IT系の職種ではあまり表舞台に登場しない「サーバー管理」という職種を、皆さんはご存知でしょうか。

IT技術の発達した現代では、サーバーは企業経営にとって非常に重要な役割を担っています。

そんなサーバーを日夜見守っているのが「サーバー管理」業務に携わっている人達なのです。

「サーバー管理」業務に携わる人は、一般の人達が見えない所で、サーバーを通じてクライアントの企業経営を支えているので、縁の下の力持ちと言えます。
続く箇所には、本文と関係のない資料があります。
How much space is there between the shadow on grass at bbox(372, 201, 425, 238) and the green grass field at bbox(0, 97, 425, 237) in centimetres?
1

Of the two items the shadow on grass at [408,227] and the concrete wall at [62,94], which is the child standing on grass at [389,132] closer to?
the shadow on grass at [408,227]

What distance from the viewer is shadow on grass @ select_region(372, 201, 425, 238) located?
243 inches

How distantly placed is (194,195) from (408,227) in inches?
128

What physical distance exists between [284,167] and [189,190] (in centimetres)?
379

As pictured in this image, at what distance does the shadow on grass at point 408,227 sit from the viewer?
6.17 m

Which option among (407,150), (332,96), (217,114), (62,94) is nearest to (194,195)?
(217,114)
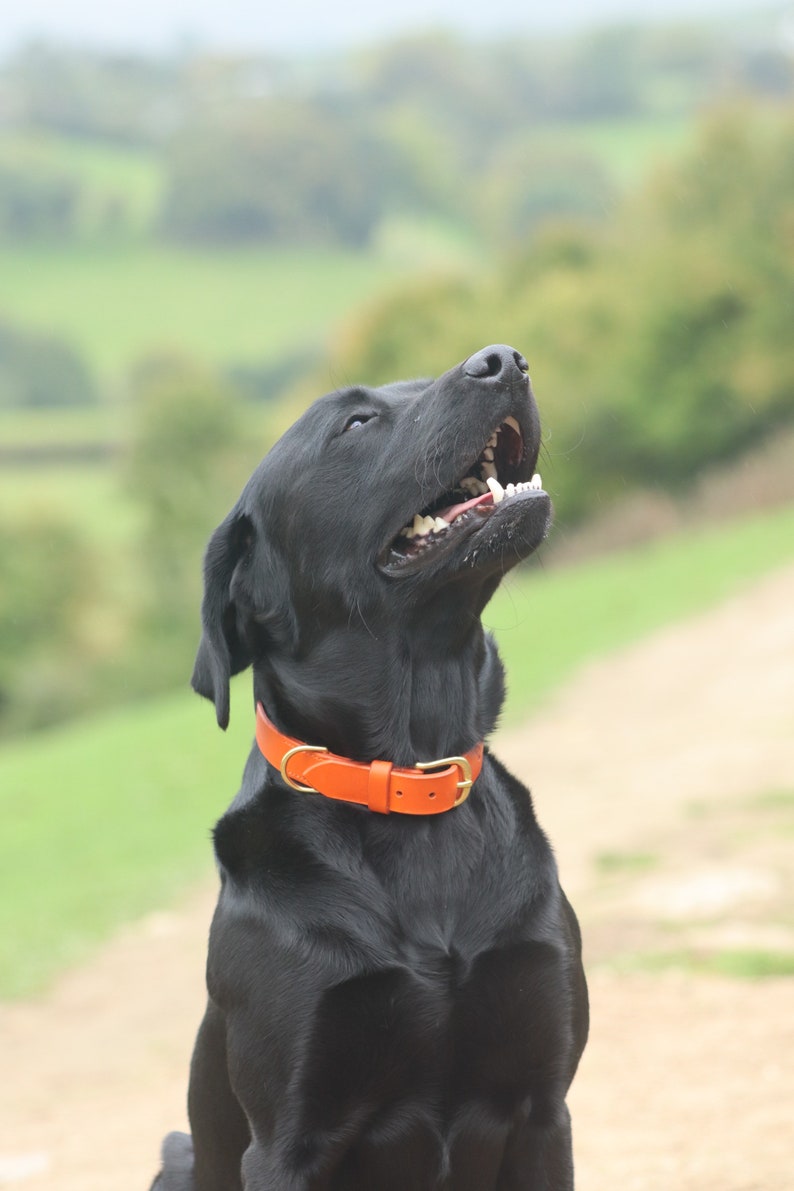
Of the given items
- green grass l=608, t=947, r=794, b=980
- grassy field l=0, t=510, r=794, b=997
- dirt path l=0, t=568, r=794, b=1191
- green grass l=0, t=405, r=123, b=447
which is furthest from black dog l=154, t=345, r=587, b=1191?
green grass l=0, t=405, r=123, b=447

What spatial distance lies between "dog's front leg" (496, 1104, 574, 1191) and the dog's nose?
62.5 inches

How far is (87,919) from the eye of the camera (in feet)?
34.0

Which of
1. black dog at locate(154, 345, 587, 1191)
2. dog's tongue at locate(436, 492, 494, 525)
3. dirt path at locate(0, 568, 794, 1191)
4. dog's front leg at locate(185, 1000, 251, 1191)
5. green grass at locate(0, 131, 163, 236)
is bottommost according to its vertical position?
green grass at locate(0, 131, 163, 236)

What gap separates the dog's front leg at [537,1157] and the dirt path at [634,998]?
3.82ft

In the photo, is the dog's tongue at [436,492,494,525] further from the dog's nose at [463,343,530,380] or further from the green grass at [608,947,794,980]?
the green grass at [608,947,794,980]

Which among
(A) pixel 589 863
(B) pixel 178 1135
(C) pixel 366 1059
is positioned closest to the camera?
(C) pixel 366 1059

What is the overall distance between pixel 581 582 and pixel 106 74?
141 m

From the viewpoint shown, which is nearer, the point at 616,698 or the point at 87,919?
the point at 87,919

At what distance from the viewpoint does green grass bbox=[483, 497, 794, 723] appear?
18.2m

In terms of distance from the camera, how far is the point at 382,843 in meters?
3.24

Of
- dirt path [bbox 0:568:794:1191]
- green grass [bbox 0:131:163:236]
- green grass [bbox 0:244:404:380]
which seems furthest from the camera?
green grass [bbox 0:131:163:236]

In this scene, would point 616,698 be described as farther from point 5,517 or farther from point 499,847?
point 5,517

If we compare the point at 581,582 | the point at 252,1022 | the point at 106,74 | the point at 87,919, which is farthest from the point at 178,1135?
the point at 106,74

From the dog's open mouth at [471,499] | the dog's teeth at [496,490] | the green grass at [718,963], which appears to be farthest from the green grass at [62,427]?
the dog's teeth at [496,490]
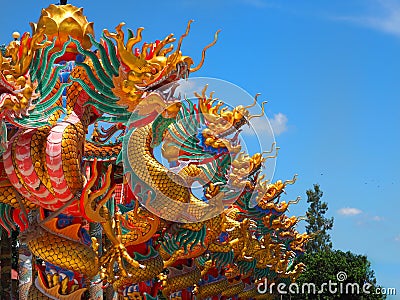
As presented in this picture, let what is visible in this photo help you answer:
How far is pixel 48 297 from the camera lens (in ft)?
21.9

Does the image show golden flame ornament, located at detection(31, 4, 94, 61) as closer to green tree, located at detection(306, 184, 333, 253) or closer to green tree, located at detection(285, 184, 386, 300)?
green tree, located at detection(285, 184, 386, 300)

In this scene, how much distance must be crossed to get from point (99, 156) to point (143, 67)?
1.64 m

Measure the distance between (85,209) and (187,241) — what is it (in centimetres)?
267

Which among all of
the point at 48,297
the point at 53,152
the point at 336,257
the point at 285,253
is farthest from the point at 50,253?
the point at 336,257

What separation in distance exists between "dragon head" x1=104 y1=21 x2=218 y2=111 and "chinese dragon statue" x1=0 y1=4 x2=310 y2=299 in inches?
0.4

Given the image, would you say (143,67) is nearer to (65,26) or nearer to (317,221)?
(65,26)

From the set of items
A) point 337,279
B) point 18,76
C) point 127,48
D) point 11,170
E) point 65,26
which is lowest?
point 11,170

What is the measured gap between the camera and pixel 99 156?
27.3ft

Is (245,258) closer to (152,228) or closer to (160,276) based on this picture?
(160,276)

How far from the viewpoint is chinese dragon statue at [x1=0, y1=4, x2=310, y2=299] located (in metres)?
6.31

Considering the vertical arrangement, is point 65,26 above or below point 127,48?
above

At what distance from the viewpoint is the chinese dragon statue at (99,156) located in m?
6.31

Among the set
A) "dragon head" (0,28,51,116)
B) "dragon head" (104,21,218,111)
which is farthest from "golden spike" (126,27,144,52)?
"dragon head" (0,28,51,116)

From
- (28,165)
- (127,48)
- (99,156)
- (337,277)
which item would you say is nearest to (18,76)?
(28,165)
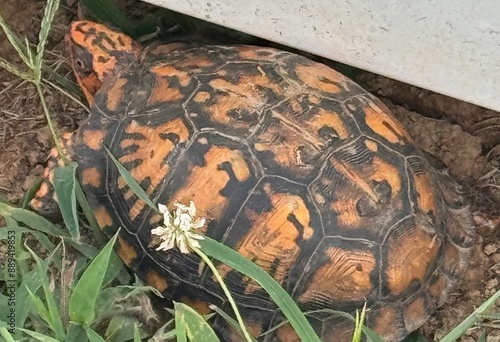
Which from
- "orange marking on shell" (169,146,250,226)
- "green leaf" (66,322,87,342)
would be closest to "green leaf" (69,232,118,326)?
"green leaf" (66,322,87,342)

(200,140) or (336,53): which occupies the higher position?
(336,53)

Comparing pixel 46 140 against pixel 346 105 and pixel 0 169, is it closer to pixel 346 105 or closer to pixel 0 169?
pixel 0 169

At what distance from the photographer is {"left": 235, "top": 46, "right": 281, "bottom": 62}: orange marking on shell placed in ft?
4.87

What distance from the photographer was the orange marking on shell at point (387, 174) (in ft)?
4.41

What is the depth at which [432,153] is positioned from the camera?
173 cm

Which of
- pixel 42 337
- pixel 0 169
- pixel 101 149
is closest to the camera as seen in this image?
pixel 42 337

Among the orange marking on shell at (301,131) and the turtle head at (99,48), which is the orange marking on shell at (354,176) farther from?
the turtle head at (99,48)

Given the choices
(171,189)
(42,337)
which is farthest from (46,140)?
(42,337)

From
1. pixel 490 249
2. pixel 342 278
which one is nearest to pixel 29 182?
pixel 342 278

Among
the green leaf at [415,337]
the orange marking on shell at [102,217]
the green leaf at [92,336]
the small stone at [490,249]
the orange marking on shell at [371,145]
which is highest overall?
the orange marking on shell at [371,145]

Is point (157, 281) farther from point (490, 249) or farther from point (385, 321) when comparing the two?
point (490, 249)

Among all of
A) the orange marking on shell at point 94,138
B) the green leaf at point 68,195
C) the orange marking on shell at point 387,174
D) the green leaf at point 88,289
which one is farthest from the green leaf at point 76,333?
the orange marking on shell at point 387,174

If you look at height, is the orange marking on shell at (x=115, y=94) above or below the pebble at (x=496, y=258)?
above

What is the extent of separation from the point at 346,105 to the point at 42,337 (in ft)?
2.50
「サーバー管理」という職種は、一体どういった業務を行っているのでしょうか。

仕事内容を詳しく紹介をしていきます。

サーバー管理の仕事は大きく3個の役割に分けられる

サーバー構築

システムエンジニアと連携を取り、サーバーを構築する業務です。

クライアントからヒアリングを行い、クライアントの求めていることを聞き出し、最適なサーバーの構築を行います。

また、クライアントの保有しているサーバーを自社のデータセンターにて預かり、クライアントに代わって運用、監視・保守を行うという、いわゆる「アウトソーシング」の提案を行うこともあります。

主に、中堅社員以上がメインで行う仕事となります。

サーバー運用

クライアントからの依頼で構築したサーバーや、預かったサーバーを実際に運用する業務となります。

クライアントとの契約で「毎日この時刻にこの処理をする」という作業であったり、「定期的にバッチ処理を行う」、「毎月末に締め処理を行い、帳票出力をしてクライアントへ送付する」等といった業務を行います。

この業務は24時間365日の現場作業の為、比較的社歴が浅い若手社員が行うことが多いようです。

サーバー監視・保守

サーバー運用業務に付随して行われる業務となります。

サーバーは24時間365日稼働をしている為、いつ何時エラーを起こしてサーバーダウンをしてしまうか分かりません。

その為に、常に監視の目が必要となります。

また、サーバー本体が故障したり、異常が発見された場合、サーバー担当者や保守業者に、迅速に報告して保守依頼を行わなければなりません。

サーバー構築の3個の業務

ヒアリング

クライアントからヒアリングを行い、業務効率化の為の最適なサーバーを提案します。

企業は、利益追求の為に常に業務の効率化を図っています。

IT技術が発達している現代では、業務の効率化にサーバーを始めとしたIT技術を取り入れることは、ごく当たり前の事となっています。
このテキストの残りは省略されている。